Work request:
Please transcribe exactly the lines from the one containing "detections for frame 2" through the end of the records below, both included, and nothing else.

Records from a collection
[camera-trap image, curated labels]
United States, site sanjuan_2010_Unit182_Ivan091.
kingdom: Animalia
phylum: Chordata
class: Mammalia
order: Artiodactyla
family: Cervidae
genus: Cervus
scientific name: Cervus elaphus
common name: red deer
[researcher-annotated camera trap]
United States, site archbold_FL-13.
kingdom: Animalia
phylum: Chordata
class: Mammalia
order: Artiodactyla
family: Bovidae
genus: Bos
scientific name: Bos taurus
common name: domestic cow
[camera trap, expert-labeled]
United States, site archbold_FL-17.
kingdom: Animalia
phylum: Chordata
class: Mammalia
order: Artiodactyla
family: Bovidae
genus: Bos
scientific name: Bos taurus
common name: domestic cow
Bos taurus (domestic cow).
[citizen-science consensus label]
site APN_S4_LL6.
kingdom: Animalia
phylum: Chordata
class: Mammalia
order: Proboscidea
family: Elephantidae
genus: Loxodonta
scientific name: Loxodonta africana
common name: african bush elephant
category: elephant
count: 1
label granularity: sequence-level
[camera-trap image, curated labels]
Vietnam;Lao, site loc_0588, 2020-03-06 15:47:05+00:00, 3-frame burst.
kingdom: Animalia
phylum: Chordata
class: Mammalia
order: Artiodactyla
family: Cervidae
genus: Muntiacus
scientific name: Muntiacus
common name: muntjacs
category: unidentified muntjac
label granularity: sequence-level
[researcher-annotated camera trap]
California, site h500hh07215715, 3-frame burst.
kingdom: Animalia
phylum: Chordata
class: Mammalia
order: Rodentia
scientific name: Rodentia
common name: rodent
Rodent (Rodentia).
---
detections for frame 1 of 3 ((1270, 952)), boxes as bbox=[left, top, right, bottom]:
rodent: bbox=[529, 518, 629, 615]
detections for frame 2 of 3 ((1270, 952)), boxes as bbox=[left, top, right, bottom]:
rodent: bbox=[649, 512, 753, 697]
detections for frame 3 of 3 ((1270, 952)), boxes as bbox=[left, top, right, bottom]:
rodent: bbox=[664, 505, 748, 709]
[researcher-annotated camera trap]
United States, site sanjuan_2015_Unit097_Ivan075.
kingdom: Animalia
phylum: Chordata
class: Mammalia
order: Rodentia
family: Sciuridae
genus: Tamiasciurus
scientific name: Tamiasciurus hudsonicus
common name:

Response box:
detections for frame 2 of 3 ((1270, 952)), boxes as bbox=[left, top, right, bottom]:
rodent: bbox=[649, 512, 753, 697]
detections for frame 3 of 3 ((1270, 952)), boxes as bbox=[left, top, right, bottom]:
rodent: bbox=[664, 505, 748, 709]
[researcher-annotated camera trap]
United States, site sanjuan_2015_Unit097_Ivan075.
kingdom: Animalia
phylum: Chordata
class: Mammalia
order: Rodentia
family: Sciuridae
genus: Tamiasciurus
scientific name: Tamiasciurus hudsonicus
common name:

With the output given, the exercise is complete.